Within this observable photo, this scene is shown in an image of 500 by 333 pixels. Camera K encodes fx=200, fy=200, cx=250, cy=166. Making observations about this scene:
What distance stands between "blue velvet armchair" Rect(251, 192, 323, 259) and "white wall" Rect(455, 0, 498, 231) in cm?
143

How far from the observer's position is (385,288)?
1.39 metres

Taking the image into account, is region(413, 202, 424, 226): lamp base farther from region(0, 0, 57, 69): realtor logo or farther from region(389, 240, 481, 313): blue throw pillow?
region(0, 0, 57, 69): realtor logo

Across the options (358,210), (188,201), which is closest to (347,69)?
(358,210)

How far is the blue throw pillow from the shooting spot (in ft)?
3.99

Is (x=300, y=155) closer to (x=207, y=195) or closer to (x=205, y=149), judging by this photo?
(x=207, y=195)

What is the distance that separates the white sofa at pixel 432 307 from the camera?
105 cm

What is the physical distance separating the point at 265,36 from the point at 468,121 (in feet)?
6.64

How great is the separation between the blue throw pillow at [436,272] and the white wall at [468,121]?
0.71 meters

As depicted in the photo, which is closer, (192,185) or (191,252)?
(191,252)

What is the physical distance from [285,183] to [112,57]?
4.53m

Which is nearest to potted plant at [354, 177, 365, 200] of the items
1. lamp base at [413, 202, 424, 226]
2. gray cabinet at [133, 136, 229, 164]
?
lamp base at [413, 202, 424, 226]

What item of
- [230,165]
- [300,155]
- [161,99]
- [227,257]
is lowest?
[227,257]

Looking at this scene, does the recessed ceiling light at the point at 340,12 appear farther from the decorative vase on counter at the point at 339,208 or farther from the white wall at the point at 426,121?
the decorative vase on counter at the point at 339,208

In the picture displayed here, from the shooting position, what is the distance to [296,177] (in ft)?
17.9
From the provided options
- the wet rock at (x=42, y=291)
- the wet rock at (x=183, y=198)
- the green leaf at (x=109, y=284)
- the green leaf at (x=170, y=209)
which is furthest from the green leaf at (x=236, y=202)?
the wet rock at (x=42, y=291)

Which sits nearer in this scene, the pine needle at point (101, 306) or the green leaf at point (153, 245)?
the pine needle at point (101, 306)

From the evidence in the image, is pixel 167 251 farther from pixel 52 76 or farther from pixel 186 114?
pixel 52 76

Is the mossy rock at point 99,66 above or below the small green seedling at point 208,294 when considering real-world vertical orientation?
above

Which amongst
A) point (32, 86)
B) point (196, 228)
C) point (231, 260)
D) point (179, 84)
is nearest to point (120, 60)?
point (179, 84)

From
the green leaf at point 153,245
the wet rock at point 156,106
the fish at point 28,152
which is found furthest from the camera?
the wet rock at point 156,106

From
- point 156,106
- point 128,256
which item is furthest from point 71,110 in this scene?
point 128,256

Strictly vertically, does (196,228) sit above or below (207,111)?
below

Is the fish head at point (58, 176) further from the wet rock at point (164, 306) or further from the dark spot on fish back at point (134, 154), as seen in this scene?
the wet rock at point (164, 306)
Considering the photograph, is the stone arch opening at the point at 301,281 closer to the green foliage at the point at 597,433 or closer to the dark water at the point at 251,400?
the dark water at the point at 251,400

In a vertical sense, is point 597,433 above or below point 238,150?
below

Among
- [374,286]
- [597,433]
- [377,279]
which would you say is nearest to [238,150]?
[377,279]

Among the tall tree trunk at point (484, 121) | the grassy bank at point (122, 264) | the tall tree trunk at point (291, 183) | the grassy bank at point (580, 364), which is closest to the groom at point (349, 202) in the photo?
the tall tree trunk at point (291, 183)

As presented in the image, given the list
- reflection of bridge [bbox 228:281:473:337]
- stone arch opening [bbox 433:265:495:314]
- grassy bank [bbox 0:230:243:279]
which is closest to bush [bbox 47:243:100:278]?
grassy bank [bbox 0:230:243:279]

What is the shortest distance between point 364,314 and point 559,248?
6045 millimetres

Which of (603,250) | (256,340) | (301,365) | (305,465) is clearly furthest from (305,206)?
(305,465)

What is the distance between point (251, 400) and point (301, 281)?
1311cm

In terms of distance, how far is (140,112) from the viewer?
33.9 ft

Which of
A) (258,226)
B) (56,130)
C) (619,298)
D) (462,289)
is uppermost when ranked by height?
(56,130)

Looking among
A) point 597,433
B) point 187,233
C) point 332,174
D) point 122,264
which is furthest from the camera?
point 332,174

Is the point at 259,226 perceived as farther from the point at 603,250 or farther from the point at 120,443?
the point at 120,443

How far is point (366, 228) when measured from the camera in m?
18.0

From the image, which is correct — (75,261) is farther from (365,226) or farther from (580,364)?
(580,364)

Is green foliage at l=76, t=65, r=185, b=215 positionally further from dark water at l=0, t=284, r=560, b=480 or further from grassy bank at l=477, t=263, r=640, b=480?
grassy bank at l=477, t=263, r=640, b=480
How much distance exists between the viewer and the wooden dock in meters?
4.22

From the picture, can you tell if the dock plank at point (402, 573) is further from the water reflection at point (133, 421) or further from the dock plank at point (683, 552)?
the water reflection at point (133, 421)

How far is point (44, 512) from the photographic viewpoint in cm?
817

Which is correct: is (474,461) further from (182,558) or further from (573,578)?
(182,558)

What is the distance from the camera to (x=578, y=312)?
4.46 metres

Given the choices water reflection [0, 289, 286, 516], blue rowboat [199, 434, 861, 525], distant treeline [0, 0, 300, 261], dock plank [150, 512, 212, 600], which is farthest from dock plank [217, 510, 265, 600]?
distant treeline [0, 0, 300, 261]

● What is needed:
Copy word for word everything from the line containing "How far is point (44, 512)" down to the last line of the items, including both of those lines.

● Answer for the task:
How far is point (44, 512) from the photographic viewpoint in cm?
817

Which is correct: is (474,461) further from (182,558) or further from (573,578)?
(182,558)

What is the distance from the camera to (x=578, y=312)?
4.46 metres

Given the choices water reflection [0, 289, 286, 516], blue rowboat [199, 434, 861, 525], distant treeline [0, 0, 300, 261], dock plank [150, 512, 212, 600], which is farthest from dock plank [217, 510, 265, 600]?
distant treeline [0, 0, 300, 261]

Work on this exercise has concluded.